Photo of Tommy BroughanTommy Broughan (Dublin North East, Independent) | Oireachtas source

I thank the Acting Chairman for the opportunity to speak on budget 2015. Last night I voted against Financial Resolution No. 1 as the only means I had of showing total opposition to the many failures and missed opportunities of this budget. Budget 2015 should have been the perfect platform for turning away decisively from austerity and embarking on a new national path. Unfortunately, to echo the Minister, Deputy Michael Noonan, we did not take the road less travelled. In fact, that would have been the road of breaking free from cuts and decisively moving to a fairer distribution of taxation to benefit all our citizens. For the fifth budget in a row, Deputy Noonan, as I expected, has continued on this well-travelled well-worn harsh road. It is the road travelled by so many other European countries at the behest of Chancellor Merkel and Germany. It is the harsh road of protecting great vested interests and keeping public services expenditure in a continuing straitjacket. A cursory glance at the comprehensive expenditure report of the Minister for Public Expenditure and Reform, Deputy Howlin, confirms this view. The social protection budget, including social insurance payments by workers, has been cut by 1%, or €200,000, in budget 2015. The education budget will rise by only 0.7%, or €60.4 million, and includes continuing cuts in the school capitation grant and other charges from past budgets.

Even the health budget will increase by just 2.3% to €13.46 billion, despite the Minister, Deputy Varadkar, arguing time and again in the media that the 2014 outturn had to be at least €13.6 billion just to maintain basic hospital and patient services this year. The ongoing scandal of hospital waiting lists and extreme pressures on emergency departments, such as in Beaumont Hospital in my constituency, cannot be addressed by the Estimates before us. Deputies have already said that the health budget is a once again a phoney budget which will impinge heavily on the most vulnerable of our citizens - the sick - and that is certainly borne out when one looks at the full expenditure review. There is also a projected €130 million in savings in the health budget through procurement, drugs costs, agency costs, clinical audit and special investigation, but will this be achieved? We know what happened last year to the so-called probity medical card savings.
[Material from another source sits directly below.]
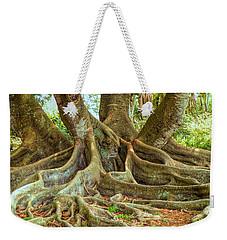 Ficus Roots Weekender Tote Bag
There are also major cuts in the budget for the Department of Communications, Energy and Natural Resources, at over 5%, and in the budget for the Department of Transport, Tourism and Sport, at 2.6%. These two Departments are, of course, led by very inexperienced Ministers who perhaps did not distinguish themselves in other roles. The belated 42% increase in the environment budget is welcome, but the increase of 1.2% or €638 million in overall gross capital and current expenditure is hardly the dramatic end to austerity that was being hailed by the usual media chorus this morning.

I note that Ministers have been suggesting that lower- and middle-income families will be slightly better off after this budget. That is not the case when one takes into account the impact of water charges on household finances. Even with the subsidy for social protection payment recipients of €100 per year and the tax relief for income tax payers to a maximum of €100 per year, the net impact of water charges on many lower and middle income families will be to make them worse off. Today, I again call for the abolition of Irish Water, this unnecessary incubus with its cosseted, highly paid and unnecessary staff which effectively places a barrier between the work of this House and ordinary households and local authorities. There is also the nonsense we go through at present whereby we contact a post office box in Cork to get some type of response. It then contacts Fingal County Council, in my case, which then contacts me and Irish Water. It is a circle of totally unnecessary bureaucracy. Let us get rid of Irish Water. I hope the Acting Chairman, Deputy Twomey, will put that point of view to his party, because that party, with the Labour Party, is heading for annihilation at the next general election. The Government will lose at least 50 or 60 seats, between both parties, if Irish Water survives. It is a most unnecessary and unjust tax. Irish people will simply not accept it.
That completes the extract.